Listeleri alt üst edip tüm zamanların en çok Shazamlanan şarkısı olan “Dance Monkey” aynı zamanda, Tones and I’ın Spotify’da dinlenmesi 2 milyarı aşan ilk kadın ünvanını almasını sağladı ve onu ödülden ödüle koşturdu. Güçlü vokali, pop yıldızı arketipine meydan okuyan hâlleri ve enteresan yaşam öyküsüyle müzik dünyasının özgün karakterlerinden biri olarak kabul gören Tones’un hızını küresel salgın bile kesemedi. 2020 boyunca tekliler arka arkaya geldi, artık sıra albümdeydi.

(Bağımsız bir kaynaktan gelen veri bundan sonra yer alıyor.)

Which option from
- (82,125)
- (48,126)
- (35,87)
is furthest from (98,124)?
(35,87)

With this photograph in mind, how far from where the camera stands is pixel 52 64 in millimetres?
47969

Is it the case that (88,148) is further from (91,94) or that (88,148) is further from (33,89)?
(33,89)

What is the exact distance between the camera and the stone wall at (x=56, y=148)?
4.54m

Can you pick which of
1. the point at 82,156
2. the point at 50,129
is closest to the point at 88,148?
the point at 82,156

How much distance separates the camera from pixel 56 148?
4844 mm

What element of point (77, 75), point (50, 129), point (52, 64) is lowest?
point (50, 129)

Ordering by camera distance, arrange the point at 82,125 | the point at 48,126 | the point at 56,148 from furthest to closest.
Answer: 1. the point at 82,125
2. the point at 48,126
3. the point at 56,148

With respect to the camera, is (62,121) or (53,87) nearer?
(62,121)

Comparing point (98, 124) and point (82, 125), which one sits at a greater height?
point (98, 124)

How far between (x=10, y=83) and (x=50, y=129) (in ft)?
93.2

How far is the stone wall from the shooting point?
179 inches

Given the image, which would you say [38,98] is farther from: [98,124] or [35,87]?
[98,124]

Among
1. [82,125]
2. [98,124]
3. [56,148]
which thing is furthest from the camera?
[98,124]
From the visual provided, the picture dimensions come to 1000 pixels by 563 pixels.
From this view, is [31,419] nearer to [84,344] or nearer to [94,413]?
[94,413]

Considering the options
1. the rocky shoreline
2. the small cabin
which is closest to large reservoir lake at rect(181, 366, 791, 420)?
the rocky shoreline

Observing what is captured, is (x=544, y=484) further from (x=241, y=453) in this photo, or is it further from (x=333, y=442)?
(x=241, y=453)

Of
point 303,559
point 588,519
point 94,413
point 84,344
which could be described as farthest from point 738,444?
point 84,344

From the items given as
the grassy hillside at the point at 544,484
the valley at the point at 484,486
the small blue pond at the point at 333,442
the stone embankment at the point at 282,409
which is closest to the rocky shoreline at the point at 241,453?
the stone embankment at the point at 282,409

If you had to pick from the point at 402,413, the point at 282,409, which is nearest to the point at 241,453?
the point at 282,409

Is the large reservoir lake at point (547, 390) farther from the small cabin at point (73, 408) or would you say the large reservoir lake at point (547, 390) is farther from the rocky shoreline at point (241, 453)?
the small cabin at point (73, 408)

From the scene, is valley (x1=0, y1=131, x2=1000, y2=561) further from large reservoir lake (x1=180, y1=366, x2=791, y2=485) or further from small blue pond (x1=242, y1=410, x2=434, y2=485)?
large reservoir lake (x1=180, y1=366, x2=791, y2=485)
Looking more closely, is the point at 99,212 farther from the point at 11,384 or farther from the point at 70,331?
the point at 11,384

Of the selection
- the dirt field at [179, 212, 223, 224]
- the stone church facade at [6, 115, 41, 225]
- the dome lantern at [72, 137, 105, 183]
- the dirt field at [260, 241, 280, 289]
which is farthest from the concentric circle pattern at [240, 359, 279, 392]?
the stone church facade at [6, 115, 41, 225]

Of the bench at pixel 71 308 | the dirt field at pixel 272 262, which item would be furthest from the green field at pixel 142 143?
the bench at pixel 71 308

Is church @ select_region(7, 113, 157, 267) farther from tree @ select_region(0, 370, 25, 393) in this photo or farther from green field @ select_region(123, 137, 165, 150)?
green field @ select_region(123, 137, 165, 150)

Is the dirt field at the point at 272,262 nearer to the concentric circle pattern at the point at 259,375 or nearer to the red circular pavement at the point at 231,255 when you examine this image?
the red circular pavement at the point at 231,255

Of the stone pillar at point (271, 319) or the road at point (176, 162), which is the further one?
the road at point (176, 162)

Peki, tüm bunlar olurken Toni kendini nasıl hissediyordu? Aniden gelen bu olağanüstü başarının onun mental dünyasındaki karşılığı neydi? Destekler kadar görünür olmaya başlayan sanal zorbalıkla nasıl mücadele ediyordu? Hayat onun için eskiden nasıldı? Müziği, duygularını boşalttığı bir iç döküm aracı olarak kullanan Tones, bu soruların cevabını bulacağınız albümünün, bugüne kadarki en reflektif, en kişisel işi olduğuna inanıyor ve sonuçtan gurur duyduğunu söylüyor. Welcome To The Madhouse’un, Tones and I’ın ilk hitlerini içeren The Kids Are Coming EP’sindeki şarkıların da dâhil olduğu bir deluxe versiyonu da bulunmakta.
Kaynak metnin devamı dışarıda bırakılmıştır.